Menstruation ist nicht pink
von Kerstin Mayerhofer*
Pinke Plastikhandschuhe
Im April 2021 vermarkten zwei cis Männer und – das betonen beide mehrfach – ehemalige Soldaten der deutschen Bundeswehr, ihr Projekt „Pinky Gloves.“ Sie bitten in einer bekannten TV-Show, die Pitches von Start Ups präsentiert und förderungswürdige Projekte auswählt, um Finanzierung für die Produktion eines Produkts, das Frauxn und Personen, die menstruieren, bis jetzt schmerzlich vermisst haben.
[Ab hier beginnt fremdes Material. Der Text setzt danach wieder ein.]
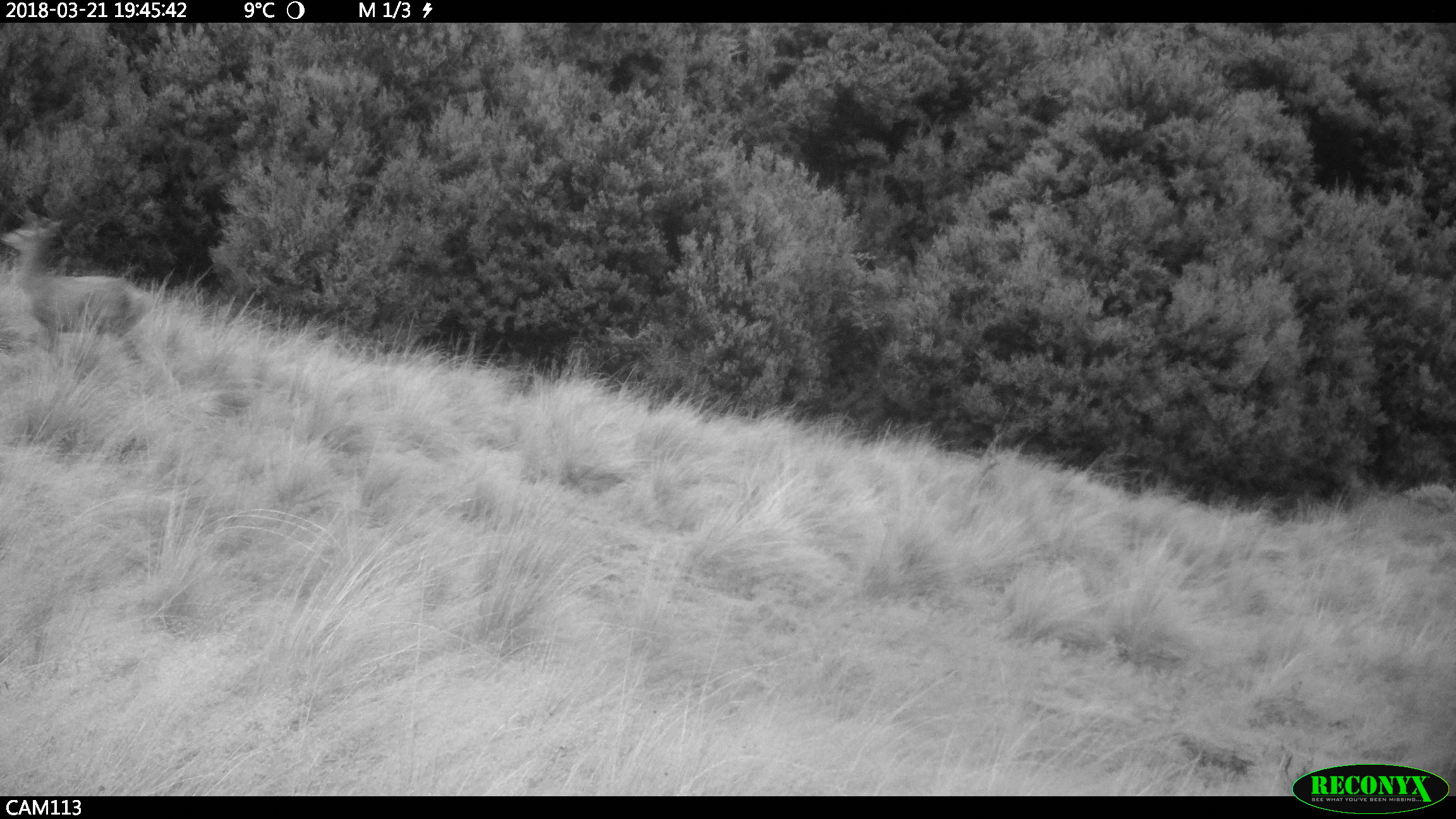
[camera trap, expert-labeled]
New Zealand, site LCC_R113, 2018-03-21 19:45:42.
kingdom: Animalia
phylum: Chordata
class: Mammalia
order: Artiodactyla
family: Cervidae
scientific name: Cervidae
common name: deer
Sie produzieren pinke Plastikhandschuhe, mit denen Personen, die menstruieren, ihre Menstruationsprodukte nach der Nutzung „blickdicht,“ „diskret“ und „hygienisch“ entsorgen können. Mit der Lösung für dieses „unangenehmen“ Problems sind die beiden cis Männer laut eigener Aussage zu perfekten „Frauenverstehern“ geworden. Zu den Vorteilen des Produktes gehören, ebenfalls laut eigener Aussage, dass die menstruierende Person sich nicht mehr direkt und unbehandschuht anfassen muss und dass damit auch der Anblick entsorgter Produkte Anderen erspart bleiben kann. Gemeint sind natürlich Männer, so wie die beiden Unternehmensgründer, die sich, wieder gemäß eigener Angaben, „verwundert“ zeigen über das, was sie beim „Blick in den Badezimmereimer“ erhaschen. Es bleibt die Fragen offen, warum sich diese beiden und viele andere Männer offensichtlich von Mülleimern magisch angezogen fühlen. Übrigens, angesprochen werden – sowohl auf der Internet und Social Media Präsenz des Unternehmens als auch während der TV-Sendung – natürlich nicht menstruierende Personen, sondern „Frauen.“ Bezeichnet werden sie aber, etwa in der Referenz-Spalte auf der Unternehmenshomepage, trotzdem als „Kunden.“ Am Ende ihres TV Auftrittes erhalten die beiden Unternehmensgründer von einem weiteren cis Mann eine finanzielle Förderung für ihr Produkt im mittleren fünfstelligen Bereich.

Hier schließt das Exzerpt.